§ WRITTEN TASKS
• a. In the Spike Jonze essay below, what color are Theo's clothes that nearly match the OS packaging?
• b. Write out a passage of the Spike Jonze essay below word for word, beginning at the words "Even after the" and stopping after "for doing it.".

SPIKE JONZE: BEING JOHN MALKOVICH (1999) / HER (2014)
When Spike Jonze pitched Being John Malkovich to the studios, the exact response was apparently, “why the f—k couldn’t it have been “Being Tom Cruise?” John Malkovich’s response wasn’t much better. People were not convinced. It was true that Jonze didn’t have many credentials at the time, having spent most of his career up to that point shooting band documentaries and music videos. (He was, however, then married to the daughter of Francis Ford Coppola, who had been given the script by its writer Charlie Kaufman. Which helped).
Even after the success of Malkovich, Jonze carried on doing very much what he had been doing before, with the exception of directing 2009’s Where the Wild Things Are, and creating and writing Jackass in both its TV and movie formats (as much as I would like to breeze right on past that, just bear that point in mind for a moment). But when it comes to filmmaking, there are generally two things that Spike Jonze does. The first is that he takes concepts that are entirely strange and unbelievable and throws them into entirely ordinary contexts, and the second is that he wins awards for doing it.
Being John Malkovich and Her are – at first glance – two completely different movies. Malkovich is a surreally inventive fantasy comedy drama, full of strong characters and bizarre plotlines. Jonze – even in his debut – handles the brink between fantasy and reality so confidently that the film dares anyone to question it, and its sheer uniqueness gave the film an instant cult-status. Her, on the other hand, is in many ways a much simpler film than Malkovich. It still requires an as-yet-slightly-futuristic-level of technology for the storyline, but mainly it is a quietly touching romance, gently suffused in soft focus and even softer colours, featuring at its heart an unseen character whose voice and compassion alone make it so extraordinarily real that if Kristen Stewart were to get too close we might lose sight of which one was the actual human being.
But despite the obvious differences, Jonze’s bookend films do actually share more fundamental similarities than we might think. Both involve disembodied sex, both involve a degree of the extraordinary that the audience has to accept as fact. But this is why it is so interesting to notice how much Her is altogether a more sophisticated affair. Although the storyline was less complicated, Jonze clearly didn’t take a simple approach when it came to actually directing Her. Warm, hushed tones reflect the sweetness of the relationship between Theo and Samantha, as the frequent red of Theo’s clothes matches almost exactly the colour of the OS packaging. The soundtrack – which includes the enveloping, resonant pitch of Samantha’s speaking voice as much as the music– is often entirely organic, provided by Samantha herself. A moment in which we see reflected light playing across Theo’s face represents Samantha’s own point of view through a lens. The sex in Malkovich involves at least three people, in some form or another – the sex in Her actually only involves just one physical body, yet the sheer emotionality of it is incredible.

§ RAW RECORDS
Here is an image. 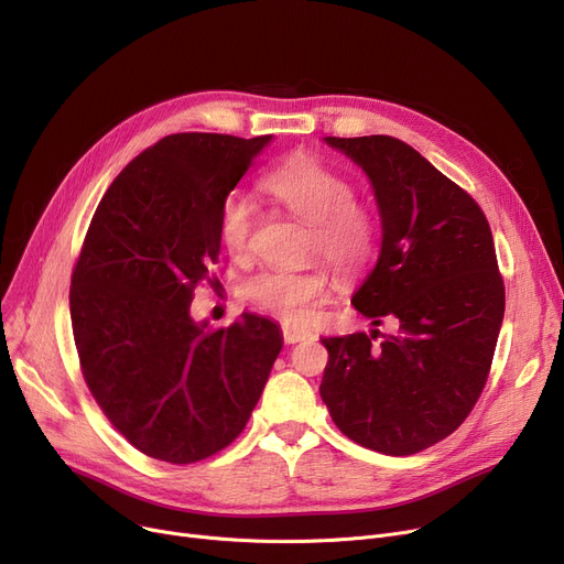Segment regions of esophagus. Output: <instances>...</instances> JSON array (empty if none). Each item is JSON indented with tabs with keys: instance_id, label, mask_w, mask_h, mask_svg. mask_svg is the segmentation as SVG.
Masks as SVG:
<instances>
[{
	"instance_id": "obj_1",
	"label": "esophagus",
	"mask_w": 564,
	"mask_h": 564,
	"mask_svg": "<svg viewBox=\"0 0 564 564\" xmlns=\"http://www.w3.org/2000/svg\"><path fill=\"white\" fill-rule=\"evenodd\" d=\"M311 336H313L311 329H300V327H294V324H283V340H285L288 345L308 340Z\"/></svg>"
}]
</instances>
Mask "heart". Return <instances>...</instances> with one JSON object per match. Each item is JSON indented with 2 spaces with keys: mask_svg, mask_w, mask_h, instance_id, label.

§ EXERCISE SOLUTIONS
• a. Red.

• b.
Even after the success of Malkovich, Jonze carried on doing very much what he had been doing before, with the exception of directing 2009’s Where the Wild Things Are, and creating and writing Jackass in both its TV and movie formats (as much as I would like to breeze right on past that, just bear that point in mind for a moment). But when it comes to filmmaking, there are generally two things that Spike Jonze does. The first is that he takes concepts that are entirely strange and unbelievable and throws them into entirely ordinary contexts, and the second is that he wins awards for doing it.